Dasmann's overriding message remained constant over the last three decades.

"I believe we must restore the sense of individual responsibility and involvement, and get away from the idea that conservation is the responsibility of somebody else -- the federal government, the state, the corporations, the rich," he told Whole Earth magazine last year. "We need to look at our patterns of consumption and behavior and shed those practices that contribute to the destruction of nature. This is incredibly difficult to do in a society oriented toward consumption, material enrichment and waste."

He once built his own house -- a humble structure in the foothills of the Sierra -- but he was the first to admit that he was no paragon of conservation; he confessed, for instance, that he drove a gas-powered car.

He characterized himself as "a tentative optimist" about the future of the world who found hope in the success of organic farming and related movements. But in his last days, the pessimist may have been winning the battle.
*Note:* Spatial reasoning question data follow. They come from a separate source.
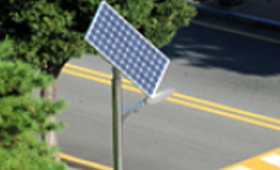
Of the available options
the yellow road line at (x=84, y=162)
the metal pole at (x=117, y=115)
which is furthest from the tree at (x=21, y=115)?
the yellow road line at (x=84, y=162)

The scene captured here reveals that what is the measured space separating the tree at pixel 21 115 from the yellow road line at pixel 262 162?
17.0ft

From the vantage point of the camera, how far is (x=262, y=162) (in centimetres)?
968

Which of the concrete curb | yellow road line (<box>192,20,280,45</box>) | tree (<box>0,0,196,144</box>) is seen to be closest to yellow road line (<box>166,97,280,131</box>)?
yellow road line (<box>192,20,280,45</box>)

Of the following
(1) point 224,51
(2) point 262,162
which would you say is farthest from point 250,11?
(2) point 262,162

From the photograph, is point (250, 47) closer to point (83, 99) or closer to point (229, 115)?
point (229, 115)

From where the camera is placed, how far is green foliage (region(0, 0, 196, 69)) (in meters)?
7.25

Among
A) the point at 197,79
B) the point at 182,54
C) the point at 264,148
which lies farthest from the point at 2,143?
the point at 182,54

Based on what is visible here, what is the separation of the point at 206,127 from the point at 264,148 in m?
1.18

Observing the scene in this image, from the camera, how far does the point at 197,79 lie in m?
12.9

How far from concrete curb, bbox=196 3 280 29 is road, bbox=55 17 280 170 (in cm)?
77

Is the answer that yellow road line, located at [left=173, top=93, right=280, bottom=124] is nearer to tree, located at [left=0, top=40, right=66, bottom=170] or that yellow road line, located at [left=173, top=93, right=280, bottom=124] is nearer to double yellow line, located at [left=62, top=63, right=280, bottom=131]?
double yellow line, located at [left=62, top=63, right=280, bottom=131]

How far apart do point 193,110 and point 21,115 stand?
746 centimetres

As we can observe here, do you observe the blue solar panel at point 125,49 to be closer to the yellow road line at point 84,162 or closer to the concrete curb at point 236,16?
the yellow road line at point 84,162

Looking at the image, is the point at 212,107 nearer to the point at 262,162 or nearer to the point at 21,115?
the point at 262,162
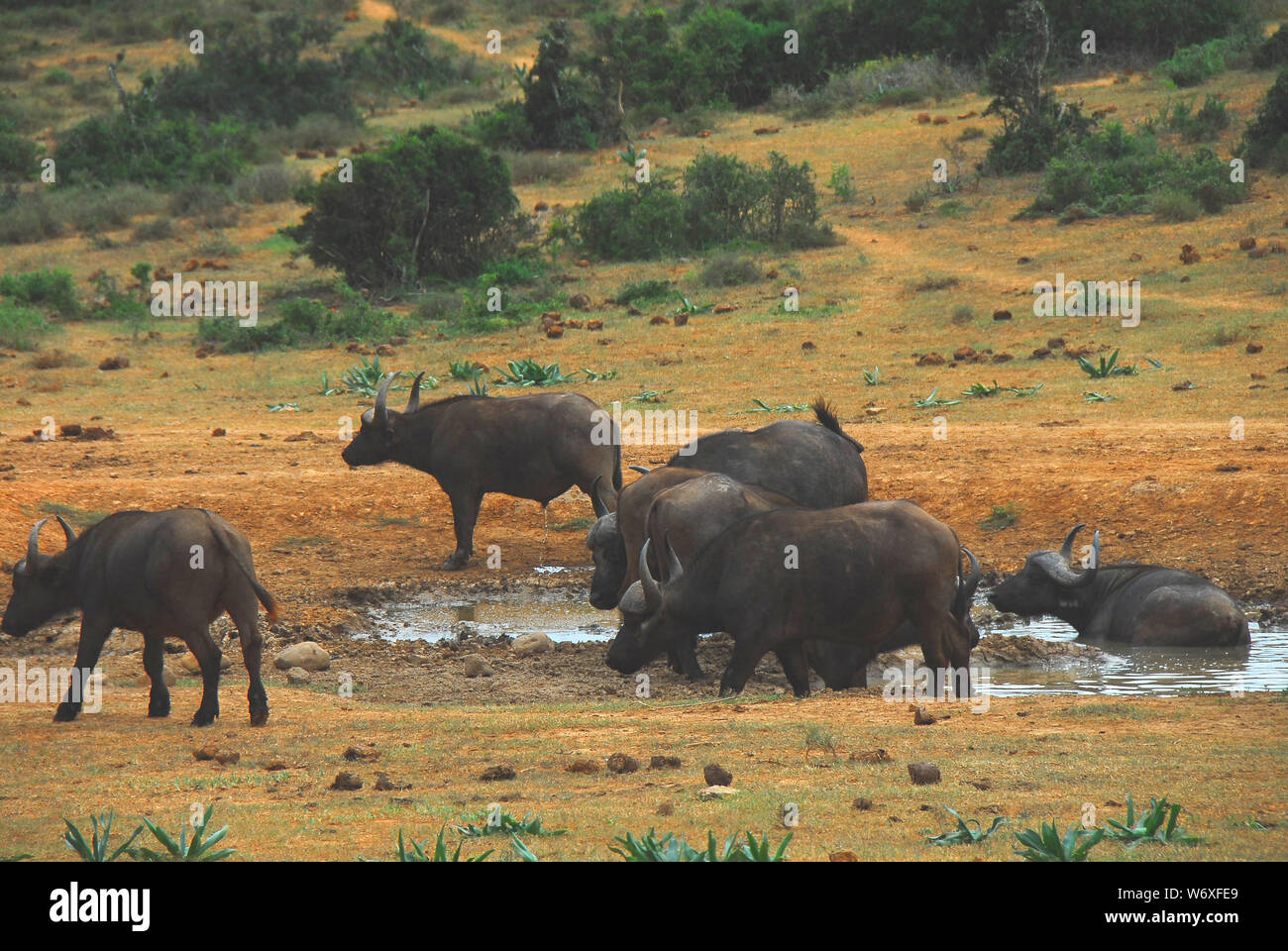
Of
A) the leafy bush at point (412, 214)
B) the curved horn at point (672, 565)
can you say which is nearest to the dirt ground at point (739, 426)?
the curved horn at point (672, 565)

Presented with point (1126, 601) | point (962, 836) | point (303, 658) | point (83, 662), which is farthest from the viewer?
point (1126, 601)

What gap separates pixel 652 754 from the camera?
7.16 m

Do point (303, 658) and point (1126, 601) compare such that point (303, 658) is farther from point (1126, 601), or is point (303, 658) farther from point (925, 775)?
point (1126, 601)

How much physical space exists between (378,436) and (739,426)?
14.1 feet

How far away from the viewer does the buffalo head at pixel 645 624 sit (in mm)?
9203

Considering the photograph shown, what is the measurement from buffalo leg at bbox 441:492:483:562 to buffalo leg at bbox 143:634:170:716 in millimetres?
4992

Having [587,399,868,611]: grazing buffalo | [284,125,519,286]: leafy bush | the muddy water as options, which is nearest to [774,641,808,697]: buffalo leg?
the muddy water

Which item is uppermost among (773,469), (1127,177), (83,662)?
(1127,177)

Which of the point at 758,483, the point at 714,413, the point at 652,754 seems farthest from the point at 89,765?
the point at 714,413

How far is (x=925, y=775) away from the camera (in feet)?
21.2

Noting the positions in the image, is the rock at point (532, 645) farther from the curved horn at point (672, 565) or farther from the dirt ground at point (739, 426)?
the curved horn at point (672, 565)

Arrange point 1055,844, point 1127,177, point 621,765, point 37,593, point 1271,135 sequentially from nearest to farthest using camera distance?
point 1055,844 → point 621,765 → point 37,593 → point 1127,177 → point 1271,135

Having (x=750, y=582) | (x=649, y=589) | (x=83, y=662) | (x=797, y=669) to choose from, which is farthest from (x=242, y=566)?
(x=797, y=669)

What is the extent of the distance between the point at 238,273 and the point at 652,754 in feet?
70.1
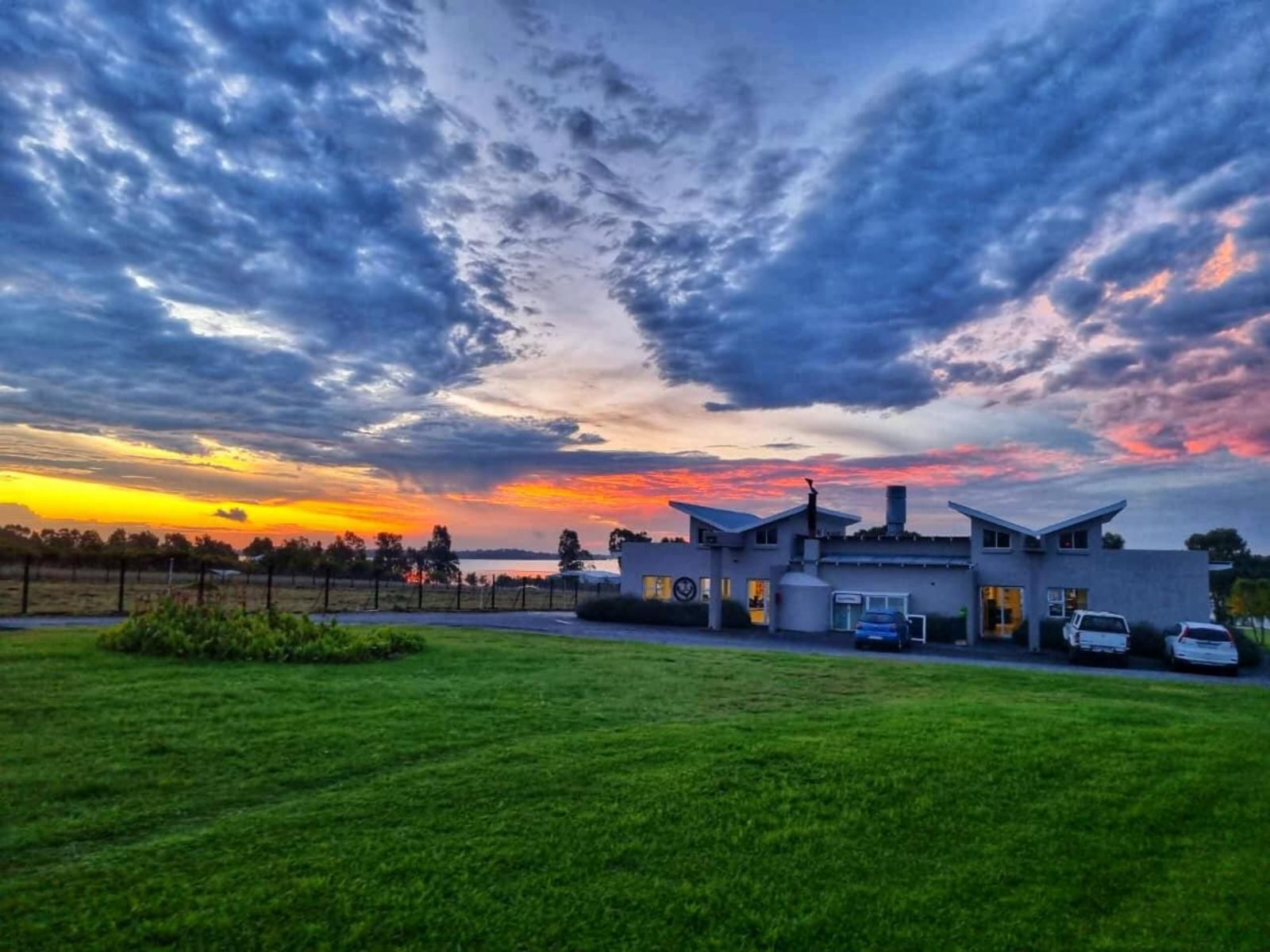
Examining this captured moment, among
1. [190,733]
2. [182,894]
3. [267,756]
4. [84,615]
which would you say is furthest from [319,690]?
[84,615]

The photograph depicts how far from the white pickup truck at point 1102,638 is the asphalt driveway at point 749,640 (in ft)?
1.40

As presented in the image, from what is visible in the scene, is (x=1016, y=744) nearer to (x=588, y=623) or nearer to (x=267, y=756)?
(x=267, y=756)

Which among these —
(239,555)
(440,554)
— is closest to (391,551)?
(440,554)

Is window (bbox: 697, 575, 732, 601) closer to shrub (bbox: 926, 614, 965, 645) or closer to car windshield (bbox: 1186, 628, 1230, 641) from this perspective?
shrub (bbox: 926, 614, 965, 645)

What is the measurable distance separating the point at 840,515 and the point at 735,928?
1423 inches

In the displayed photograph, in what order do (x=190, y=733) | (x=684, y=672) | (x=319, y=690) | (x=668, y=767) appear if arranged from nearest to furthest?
(x=668, y=767) < (x=190, y=733) < (x=319, y=690) < (x=684, y=672)

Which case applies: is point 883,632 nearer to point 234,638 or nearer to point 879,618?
point 879,618

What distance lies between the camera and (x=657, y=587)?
125ft

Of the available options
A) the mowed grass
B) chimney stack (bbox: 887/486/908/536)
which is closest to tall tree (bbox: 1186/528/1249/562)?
chimney stack (bbox: 887/486/908/536)

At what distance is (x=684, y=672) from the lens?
15477 millimetres

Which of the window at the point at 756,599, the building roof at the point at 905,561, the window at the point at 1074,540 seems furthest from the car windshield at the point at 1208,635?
the window at the point at 756,599

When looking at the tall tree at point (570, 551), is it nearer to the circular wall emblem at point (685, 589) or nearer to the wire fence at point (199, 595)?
the wire fence at point (199, 595)

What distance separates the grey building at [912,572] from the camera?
28797 millimetres

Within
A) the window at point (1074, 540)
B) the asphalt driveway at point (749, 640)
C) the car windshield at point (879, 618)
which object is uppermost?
the window at point (1074, 540)
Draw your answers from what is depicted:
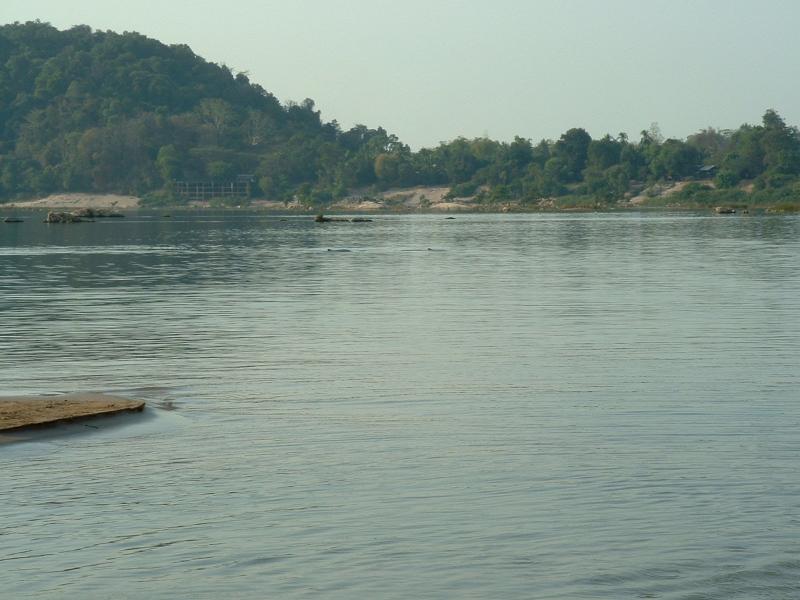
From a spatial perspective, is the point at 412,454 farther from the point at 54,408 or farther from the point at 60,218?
the point at 60,218

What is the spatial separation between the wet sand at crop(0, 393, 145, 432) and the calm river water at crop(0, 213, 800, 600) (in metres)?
0.35

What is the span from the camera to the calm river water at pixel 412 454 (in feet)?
44.5

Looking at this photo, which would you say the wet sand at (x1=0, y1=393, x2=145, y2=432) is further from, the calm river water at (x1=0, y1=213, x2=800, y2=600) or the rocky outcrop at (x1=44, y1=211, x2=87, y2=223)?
the rocky outcrop at (x1=44, y1=211, x2=87, y2=223)

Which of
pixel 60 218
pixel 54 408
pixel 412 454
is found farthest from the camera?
pixel 60 218

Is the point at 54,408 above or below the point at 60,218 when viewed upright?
above

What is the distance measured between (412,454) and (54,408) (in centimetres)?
624

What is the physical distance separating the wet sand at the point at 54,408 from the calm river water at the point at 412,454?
1.15 feet

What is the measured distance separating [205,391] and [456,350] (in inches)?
308

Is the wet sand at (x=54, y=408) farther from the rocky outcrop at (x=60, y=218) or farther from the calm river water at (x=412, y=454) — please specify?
the rocky outcrop at (x=60, y=218)

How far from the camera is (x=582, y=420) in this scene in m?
21.4

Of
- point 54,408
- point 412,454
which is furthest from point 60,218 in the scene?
point 412,454

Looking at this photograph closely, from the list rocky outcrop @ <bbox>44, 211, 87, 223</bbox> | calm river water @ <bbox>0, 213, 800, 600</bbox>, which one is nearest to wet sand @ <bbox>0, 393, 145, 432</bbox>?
calm river water @ <bbox>0, 213, 800, 600</bbox>

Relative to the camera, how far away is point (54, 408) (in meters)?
21.2

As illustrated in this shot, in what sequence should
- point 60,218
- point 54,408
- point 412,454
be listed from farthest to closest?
point 60,218 < point 54,408 < point 412,454
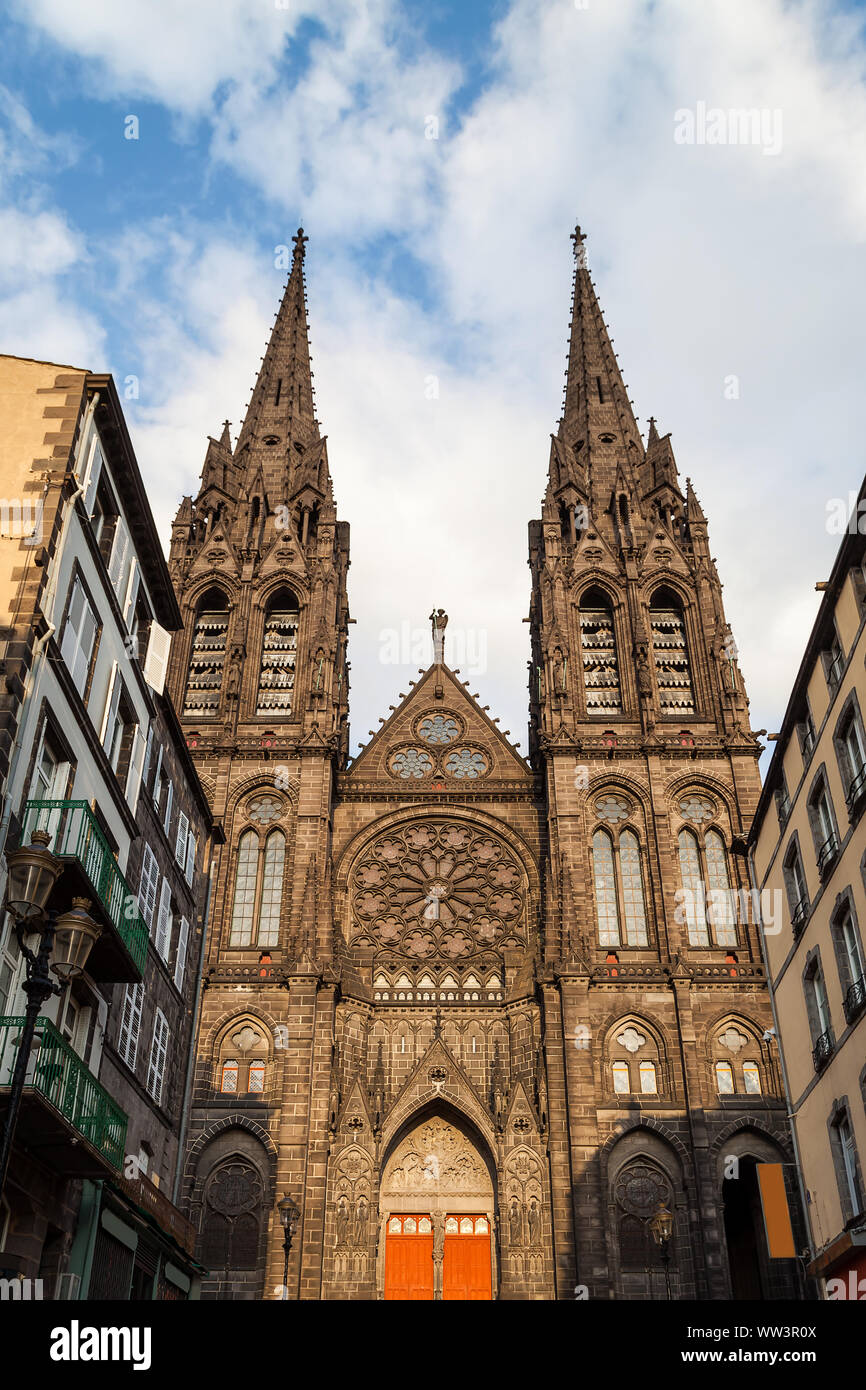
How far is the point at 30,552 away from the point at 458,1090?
2209 centimetres

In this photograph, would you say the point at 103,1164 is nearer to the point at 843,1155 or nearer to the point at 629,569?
the point at 843,1155

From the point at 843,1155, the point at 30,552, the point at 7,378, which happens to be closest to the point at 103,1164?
the point at 30,552

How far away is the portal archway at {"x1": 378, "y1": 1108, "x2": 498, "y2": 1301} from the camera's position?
32500mm

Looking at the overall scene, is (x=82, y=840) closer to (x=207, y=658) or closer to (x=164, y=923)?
(x=164, y=923)

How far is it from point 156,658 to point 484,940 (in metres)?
17.0

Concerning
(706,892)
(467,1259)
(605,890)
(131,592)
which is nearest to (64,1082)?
(131,592)

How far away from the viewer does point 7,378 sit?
19.2m

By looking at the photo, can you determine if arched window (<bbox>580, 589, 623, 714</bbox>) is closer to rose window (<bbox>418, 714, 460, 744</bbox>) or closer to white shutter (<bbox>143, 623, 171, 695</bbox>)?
rose window (<bbox>418, 714, 460, 744</bbox>)

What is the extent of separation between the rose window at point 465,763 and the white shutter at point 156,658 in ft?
57.9

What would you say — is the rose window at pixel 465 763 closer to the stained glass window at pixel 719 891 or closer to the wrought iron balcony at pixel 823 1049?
the stained glass window at pixel 719 891

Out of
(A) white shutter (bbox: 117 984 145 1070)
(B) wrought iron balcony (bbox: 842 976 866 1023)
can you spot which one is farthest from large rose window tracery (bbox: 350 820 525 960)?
(B) wrought iron balcony (bbox: 842 976 866 1023)

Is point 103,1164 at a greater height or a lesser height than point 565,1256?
lesser

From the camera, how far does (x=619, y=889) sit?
3725 centimetres

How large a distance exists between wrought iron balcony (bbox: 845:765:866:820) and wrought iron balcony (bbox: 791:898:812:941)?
386 cm
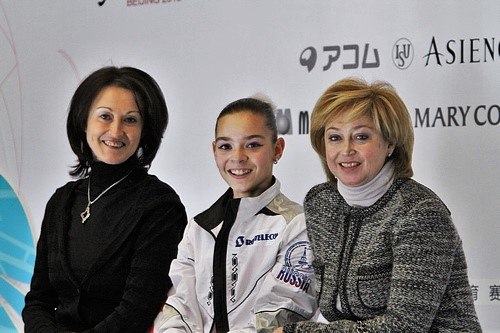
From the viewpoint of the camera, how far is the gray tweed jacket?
229 centimetres

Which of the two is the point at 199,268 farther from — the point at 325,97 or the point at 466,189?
the point at 466,189

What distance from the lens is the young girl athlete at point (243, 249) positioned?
2635 millimetres

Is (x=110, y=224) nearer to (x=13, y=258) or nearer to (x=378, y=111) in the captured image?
(x=378, y=111)

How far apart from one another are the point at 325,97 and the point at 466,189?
0.82 metres

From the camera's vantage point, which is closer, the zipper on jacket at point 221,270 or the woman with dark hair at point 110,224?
the zipper on jacket at point 221,270

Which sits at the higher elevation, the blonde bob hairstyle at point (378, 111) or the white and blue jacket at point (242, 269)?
the blonde bob hairstyle at point (378, 111)

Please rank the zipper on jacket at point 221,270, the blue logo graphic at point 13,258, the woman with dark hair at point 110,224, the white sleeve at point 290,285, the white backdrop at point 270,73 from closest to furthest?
1. the white sleeve at point 290,285
2. the zipper on jacket at point 221,270
3. the woman with dark hair at point 110,224
4. the white backdrop at point 270,73
5. the blue logo graphic at point 13,258

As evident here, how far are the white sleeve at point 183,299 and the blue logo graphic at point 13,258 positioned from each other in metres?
1.60

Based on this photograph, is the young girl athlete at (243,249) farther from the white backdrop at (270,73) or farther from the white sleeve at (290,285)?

Bill Allayaud, legislative director of the Sierra Club in California, met him by chance a few days before his death while visiting his mother in the same nursing home. He told Dasmann that he worked for the Sierra Club and that the group was waging difficult battles.

"He said, 'So many struggles, so many struggles,' and began to cry," recalled Allayaud. "It was hitting him ... the really long, hard road we have to fight. I told him, 'I know why you're crying.' I said, 'We will continue to fight.' "

Dasmann is survived by three daughters, Marlene and Sandra Dasmann of Santa Cruz and Lauren Chamberlain of Tucson; five grandchildren; and one great-grandchild.